**Text passage:**
*-*-*

1985 FA Cup Final
- Event: 1984–85 FA Cup
| Everton | Manchester United |
| 0 | 1 |
- After extra time
- Date: 18 May 1985
- Venue: Wembley Stadium, London
- Referee: Peter Willis (County Durham)
- Attendance: 100,000

= 1985 FA Cup final =

English association football match

The 1985 FA Cup final was the 104th final of the FA Cup. It took place on 18 May 1985 at Wembley Stadium, and was contested by Manchester United and holders Everton. United won by a single goal, scored in extra time by Norman Whiteside, when he curled the ball into the net past the reach of Neville Southall after a run from the right.

==Match==
===Summary===
Everton were playing for the opportunity to win an unprecedented treble, having won the First Division title by a margin of 13 points with three games to spare and beaten Rapid Wien in the 1985 European Cup Winners' Cup Final in Rotterdam just three days earlier. Meanwhile, Manchester United had finished fourth in the league and reached the quarter-finals of the UEFA Cup. The two sides met three times during the 1984–85 season prior to the FA Cup final; first, a 5–0 Everton win in the league at Goodison Park on 27 October 1984, followed by a 2–1 Everton win in the third round of the League Cup at Old Trafford three days later (Everton were ultimately knocked out of the League Cup by Grimsby Town in the following round). The third meeting, also at Old Trafford, was a 1–1 league draw on 2 March 1985.

*-*-*

**Brief 1:** Retype the part of the FA Cup final text starting at "English association football" and ending at "from the right.".
The records come from a different source than the 1985 FA Cup final text.

*-*-*

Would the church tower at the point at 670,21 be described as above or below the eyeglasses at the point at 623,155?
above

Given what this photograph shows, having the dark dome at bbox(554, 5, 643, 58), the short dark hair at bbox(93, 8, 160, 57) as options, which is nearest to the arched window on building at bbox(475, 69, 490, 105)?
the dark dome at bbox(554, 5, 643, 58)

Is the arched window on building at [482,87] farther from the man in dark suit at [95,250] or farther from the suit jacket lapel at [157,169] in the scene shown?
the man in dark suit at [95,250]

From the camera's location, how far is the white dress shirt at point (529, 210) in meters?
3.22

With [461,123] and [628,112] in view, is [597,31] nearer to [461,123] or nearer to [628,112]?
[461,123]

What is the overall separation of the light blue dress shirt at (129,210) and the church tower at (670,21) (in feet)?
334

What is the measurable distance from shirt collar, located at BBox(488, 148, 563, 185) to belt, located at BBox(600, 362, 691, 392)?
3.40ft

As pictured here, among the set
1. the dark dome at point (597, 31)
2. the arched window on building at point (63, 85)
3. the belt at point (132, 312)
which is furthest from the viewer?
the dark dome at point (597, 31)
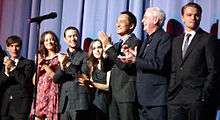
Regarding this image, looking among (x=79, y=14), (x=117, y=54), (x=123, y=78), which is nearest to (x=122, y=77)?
(x=123, y=78)

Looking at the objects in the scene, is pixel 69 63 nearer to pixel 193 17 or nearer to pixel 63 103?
pixel 63 103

*-*-*

**Brief 2:** State how many lines of the records contain the word "scene", giving only the number.

**Full output 1:**
English association football match

The 1985 FA Cup final was the 104th final of the FA Cup. It took place on 18 May 1985 at Wembley Stadium, and was contested by Manchester United and holders Everton. United won by a single goal, scored in extra time by Norman Whiteside, when he curled the ball into the net past the reach of Neville Southall after a run from the right.

**Full output 2:** 2